There are two places where core serialization is needed by membarrier:

1) When returning from the membarrier IPI,
2) After scheduler updates curr to a thread with a different mm, before
   going back to user-space, since the curr->mm is used by membarrier to
   check whether it needs to send an IPI to that CPU.

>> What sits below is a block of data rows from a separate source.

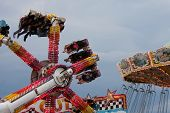 People Enjoy Scary Carnival Ride At Fair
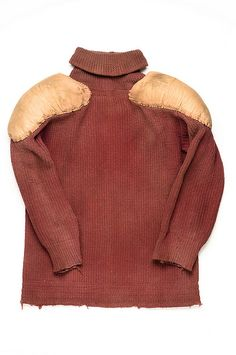 Man's football uniform, c. 1910    The maroon rib-knit wool sweater, padded gold canvas pants and brown leather helmet were probably worn by Robert Lane McCrady (1888-1945) at the College of Charleston. The pants have a front fly with metal grommets for lacing. Pads are sewn inside front and back hips and front at knees. Thigh fronts have inserted vertical rods, probably wood. The helmet is lined with cotton batting.  Gift of the Estate of Emily S. McCrady (Robert's sister) in 1975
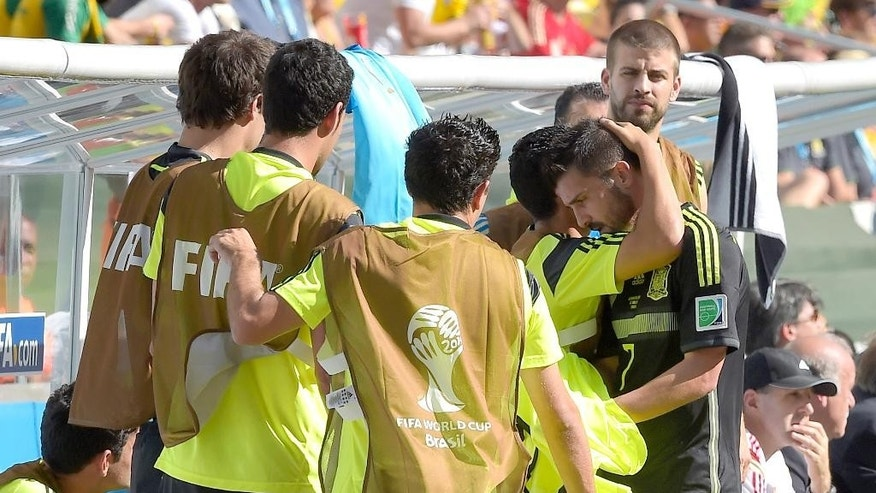 Spain's David Villa, right, is comforted by teammates as he leaves the pitch during the group B World Cup soccer match between Australia and Spain at the Arena da Baixada in Curitiba, Brazil, Monday, June 23, 2014. (AP Photo/Manu Fernandez)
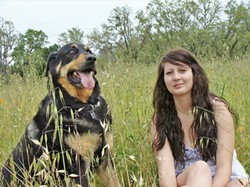 MAN'S BEST FRIEND Amber Davis said that while her CASA mentor was her savior, her dog Capone really helped her through the toughest times in her life. - PHOTO COURTESY OF AMBER DAVIS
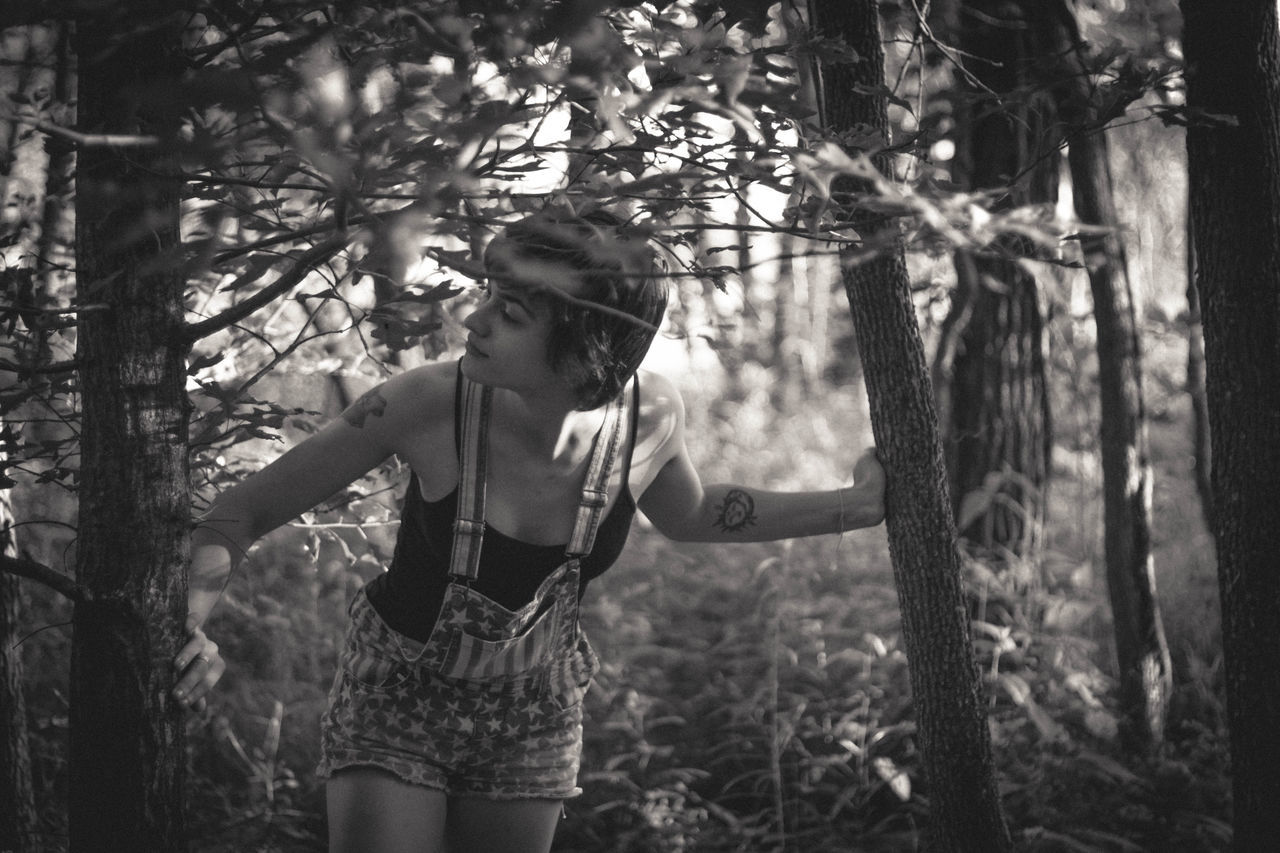 Anybody out there? Black And White Black And White Portrait Casual Clothing Day Exploring Growth Hanging Out Intriguing Leisure Activity Lifestyles Nature Outdoors Peeking Playful Playful Portrait Tree Natural Light Portrait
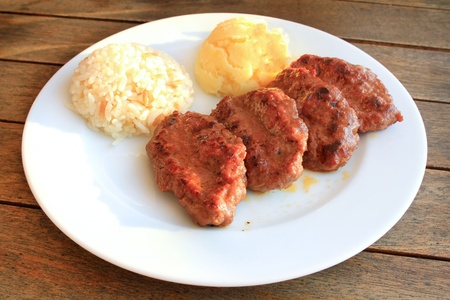Meatball plate with rice and mashed potatoes photo
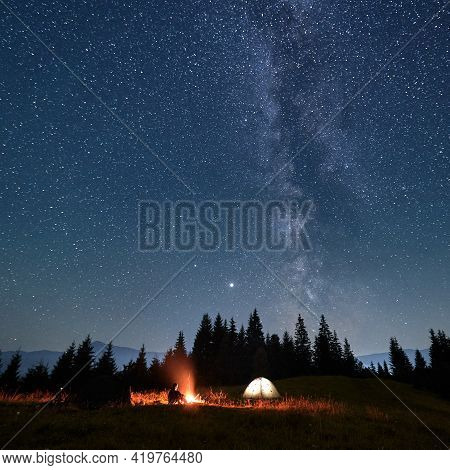 Male Traveler Looking At Campfire While Sitting Near Camp Tent Under Beautiful Night Sky With Stars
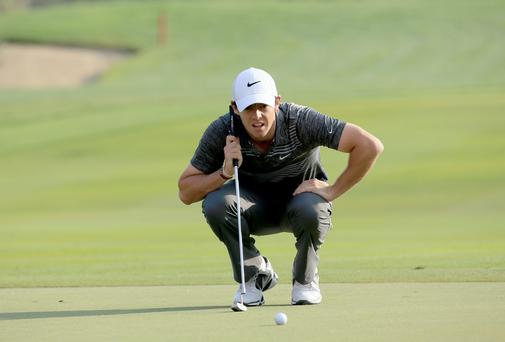 ABU Rory McIlroy of Northern Ireland lines up a bridie putt at the par 4, 17th hole during the third round of the 2014 Abu Dhabi HSBC Golf Championship at Abu Dhabi Golf Club.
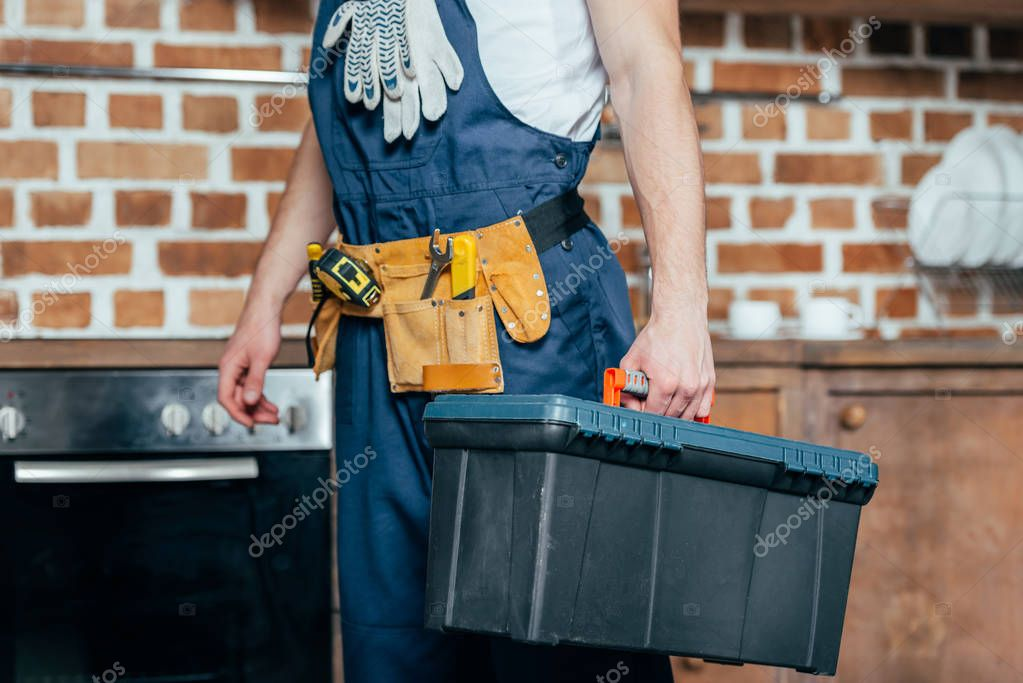 cropped shot of home master with tool belt holding toolbox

x86-32 uses iret as return from interrupt, and both iret and sysexit to go
back to user-space. The iret instruction is core serializing, but not
sysexit.

x86-64 uses iret as return from interrupt, which takes care of the IPI.
However, it can return to user-space through either sysretl (compat
code), sysretq, or iret. Given that sysret{l,q} is not core serializing,
we rely instead on write_cr3() performed by switch_mm() to provide core
serialization after changing the current mm, and deal with the special
case of kthread -> uthread (temporarily keeping current mm into
active_mm) by adding a sync_core() in that specific case.

Use the new sync_core_before_usermode() to guarantee this.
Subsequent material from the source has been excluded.